-- TEXT FOR ANALYSIS follows --
@infect/infect-rda-sample-storage
Version:
INFECT Sample Storage for RDA
43 lines (26 loc) • 1.45 kB
Markdown
# Infect RDA Sample Storage Service
This service stores the data for RDA and the functions processing it in the RDA
compute nodes.
## Data Sets
RDA processes data based on data sets. A data set is a set of data, that is
separated from other data. There may be for exampl a data set for each tenant or
data sets for testing purposes.
A data set has a set of fields that are stored for it. Fields are properties of
data stored on each record of the data set. Fields may differ per data set. A
data set thus defines a schema for the data stored in it.
## Data Version
A data version are n records that were added to the storage at some time. Each
time data is imported into the storage, a version is created. Aversion belongs
to a data set. Versions have a status describing if it should be loaded into the
compute nodes for processing.
## Data groups
Data groups describe a set of records. They are used to distribute data fast to
the different compute nodes. Records are loaded in groups (data groups) into the
compute nodes. This is done by computing a [rendezvous
hashes](https://en.wikipedia.org/wiki/Rendezvous_hashing) for each group in
order to assign it to the shards (compute nodes) evenly in order to distribute
the load evenly.
## Shards
Shards are shards of data that are loaded into compute nodes. When a
cluster is created, it requests shards at the storage. Shards are made of data
groups which represent groups of records.
-- TEXT FOR ANALYSIS concluded --
**INSTRUCTIONS:**
1) In the sample storage description, what is created each time data is imported into the storage?
2) Using the sample storage description, explain why a rendezvous hash is computed for each data group.
3) Output the part of the sample storage description that opens with the words containing "## Data Sets" and closes with "for testing purposes.", copied exactly.
-- MATERIAL PROVIDED follows --
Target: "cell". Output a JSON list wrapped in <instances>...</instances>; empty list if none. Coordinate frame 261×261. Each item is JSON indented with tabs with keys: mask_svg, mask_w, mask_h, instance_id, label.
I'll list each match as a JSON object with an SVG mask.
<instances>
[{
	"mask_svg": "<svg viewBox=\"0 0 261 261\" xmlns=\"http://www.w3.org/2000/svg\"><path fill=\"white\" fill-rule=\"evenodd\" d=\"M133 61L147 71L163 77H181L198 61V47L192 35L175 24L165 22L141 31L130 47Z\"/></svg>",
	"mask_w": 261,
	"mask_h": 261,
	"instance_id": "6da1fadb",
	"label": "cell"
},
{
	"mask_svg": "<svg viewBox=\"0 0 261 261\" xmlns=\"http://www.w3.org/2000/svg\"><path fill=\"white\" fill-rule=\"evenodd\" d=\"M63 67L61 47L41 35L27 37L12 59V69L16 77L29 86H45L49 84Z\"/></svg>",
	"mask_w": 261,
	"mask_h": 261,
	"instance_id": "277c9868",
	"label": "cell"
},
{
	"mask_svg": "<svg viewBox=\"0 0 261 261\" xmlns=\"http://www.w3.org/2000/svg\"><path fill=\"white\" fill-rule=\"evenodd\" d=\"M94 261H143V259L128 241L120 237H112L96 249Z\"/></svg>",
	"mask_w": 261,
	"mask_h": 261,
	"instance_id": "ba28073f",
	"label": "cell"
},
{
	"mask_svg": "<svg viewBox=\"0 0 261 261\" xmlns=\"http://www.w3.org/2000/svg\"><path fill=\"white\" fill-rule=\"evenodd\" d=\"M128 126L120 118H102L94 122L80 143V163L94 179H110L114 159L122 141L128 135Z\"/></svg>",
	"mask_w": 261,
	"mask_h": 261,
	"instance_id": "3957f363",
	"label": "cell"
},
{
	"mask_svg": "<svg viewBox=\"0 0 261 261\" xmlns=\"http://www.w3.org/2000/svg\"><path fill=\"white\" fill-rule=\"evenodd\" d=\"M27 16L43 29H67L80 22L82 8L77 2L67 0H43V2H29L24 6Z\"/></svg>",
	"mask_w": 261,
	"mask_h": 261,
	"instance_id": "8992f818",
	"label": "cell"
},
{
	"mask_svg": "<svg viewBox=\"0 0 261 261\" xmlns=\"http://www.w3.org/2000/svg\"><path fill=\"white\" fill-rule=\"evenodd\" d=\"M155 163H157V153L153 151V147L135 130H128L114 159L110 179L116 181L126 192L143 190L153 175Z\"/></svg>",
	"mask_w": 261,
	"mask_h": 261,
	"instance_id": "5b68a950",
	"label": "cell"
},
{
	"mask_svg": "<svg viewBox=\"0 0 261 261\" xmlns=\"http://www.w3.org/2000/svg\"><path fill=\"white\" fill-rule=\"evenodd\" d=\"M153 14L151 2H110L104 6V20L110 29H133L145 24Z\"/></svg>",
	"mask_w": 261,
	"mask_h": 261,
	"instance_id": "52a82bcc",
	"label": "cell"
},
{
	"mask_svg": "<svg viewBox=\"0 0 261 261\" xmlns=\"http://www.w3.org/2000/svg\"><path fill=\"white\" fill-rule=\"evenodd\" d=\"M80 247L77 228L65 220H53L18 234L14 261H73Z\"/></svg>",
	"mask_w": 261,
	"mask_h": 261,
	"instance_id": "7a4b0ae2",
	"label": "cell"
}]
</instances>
-- MATERIAL PROVIDED concluded --
**OUTPUTS BY TASK:**
1) A data version is created.

2) A rendezvous hash is computed for each data group so that the groups can be assigned evenly to the shards, which are the compute nodes. This spreads the load evenly across those nodes.

3)
## Data Sets
RDA processes data based on data sets. A data set is a set of data, that is
separated from other data. There may be for exampl a data set for each tenant or
data sets for testing purposes.